Tokio (JAPANMARKT) – Eine Kombination von Boxen und Singen ist der neueste Schrei in den japanischen Karaoke-Tempeln. Dabei handelt es sich um eine durchaus typische Innovation einer Branche, die mit viel Konkurrenz kämpft.

Wettkampf mit Netflix

Zwei Spieler setzen sich ein VR-Headset auf und ziehen sich Boxhandschuhe mit Bewegungssensoren an. Je lauter ein Spieler die auf einem Bildschirm eingeblendeten Texte singt, desto härter fällt der Schlag gegen seinen „Gegner“ im virtuellen Boxring aus.

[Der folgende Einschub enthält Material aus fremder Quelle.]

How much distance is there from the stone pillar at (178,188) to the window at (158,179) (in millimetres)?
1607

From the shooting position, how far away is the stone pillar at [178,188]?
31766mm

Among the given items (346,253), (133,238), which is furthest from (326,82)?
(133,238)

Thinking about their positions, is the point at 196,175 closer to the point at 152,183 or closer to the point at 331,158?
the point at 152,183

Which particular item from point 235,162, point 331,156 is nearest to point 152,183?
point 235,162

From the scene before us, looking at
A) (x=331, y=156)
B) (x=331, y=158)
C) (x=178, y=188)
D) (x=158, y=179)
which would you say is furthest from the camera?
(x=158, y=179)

Diese Karaoke-Variante „Boku-Kara“ – ein Kunstwort aus Boxing und Karaoke – passt zum Hightech-Trend in den Gesangsboxen von japanischen Kettenanbietern wie „Big Echo“. Die Neuerungen sollen die potenziellen Kunden von ihren Smartphone-Spielen und ihren Netflix-Fernsehserien weglocken.

Virtuelle Realität

Der Trend lässt sich seit etwa einem Jahrzehnt beobachten. Die Technologie der virtuellen Realität ermöglichte es den Amateursängern, etwa in die Rolle von Queen-Leadsänger Freddie Mercury auf der Bühne von Live Aid 1985 oder von Luciano Pavarotti in der Mailänder Scala zu schlüpfen und an ihrer Stelle zu singen.

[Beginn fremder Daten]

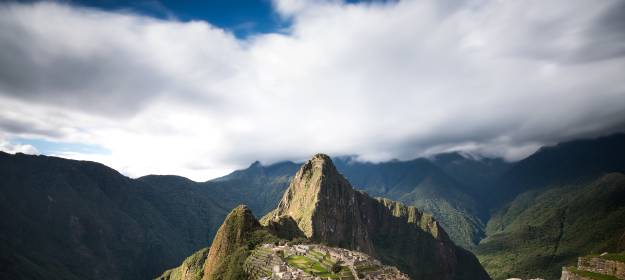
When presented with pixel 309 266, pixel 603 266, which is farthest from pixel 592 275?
pixel 309 266

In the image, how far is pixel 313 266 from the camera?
374 feet

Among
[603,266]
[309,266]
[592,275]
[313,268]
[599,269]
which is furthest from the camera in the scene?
[599,269]

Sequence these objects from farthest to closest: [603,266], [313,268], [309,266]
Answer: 1. [603,266]
2. [309,266]
3. [313,268]

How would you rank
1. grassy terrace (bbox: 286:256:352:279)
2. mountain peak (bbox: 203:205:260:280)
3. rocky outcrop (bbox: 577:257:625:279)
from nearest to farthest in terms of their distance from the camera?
grassy terrace (bbox: 286:256:352:279) → rocky outcrop (bbox: 577:257:625:279) → mountain peak (bbox: 203:205:260:280)

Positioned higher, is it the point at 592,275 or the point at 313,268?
the point at 313,268

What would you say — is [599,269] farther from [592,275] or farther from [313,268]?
[313,268]

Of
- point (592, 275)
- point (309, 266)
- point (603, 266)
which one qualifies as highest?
point (309, 266)

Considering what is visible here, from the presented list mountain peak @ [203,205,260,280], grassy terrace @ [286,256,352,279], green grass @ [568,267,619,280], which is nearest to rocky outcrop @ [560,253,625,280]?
green grass @ [568,267,619,280]

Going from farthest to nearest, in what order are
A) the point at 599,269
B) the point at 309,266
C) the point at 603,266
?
the point at 599,269
the point at 603,266
the point at 309,266

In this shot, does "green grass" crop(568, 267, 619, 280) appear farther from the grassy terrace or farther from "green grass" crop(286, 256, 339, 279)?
"green grass" crop(286, 256, 339, 279)

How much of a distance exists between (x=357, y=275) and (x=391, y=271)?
14805 mm

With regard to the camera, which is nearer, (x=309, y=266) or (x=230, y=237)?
(x=309, y=266)

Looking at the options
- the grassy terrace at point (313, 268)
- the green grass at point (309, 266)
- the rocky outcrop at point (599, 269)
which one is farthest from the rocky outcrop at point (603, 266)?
the green grass at point (309, 266)

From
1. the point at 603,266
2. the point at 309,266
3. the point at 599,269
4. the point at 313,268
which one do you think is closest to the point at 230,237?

Seit einigen Jahren können die Kunden mit Hilfe einer Software auch die Höhe und Farbe ihrer Stimme verändern oder sie sogar dem Sound des Originalinterpreteten annähern. Zum neuen Karaoke-Standard gehört bereits, dass am Ende eines Songs die Zahl der verbrannten Kalorien angezeigt wird.

Ähnlich verbreitet ist die Option, die eigene Gesangsleistung mit dem Original zu vergleichen. Dafür erhalten die Sänger eine Note. Eine andere Option besteht darin, das eigene Smartphone über eine App in ein Instrument zu verwandeln. Dessen Sound mischt eine Software in die Hintergrundmusik.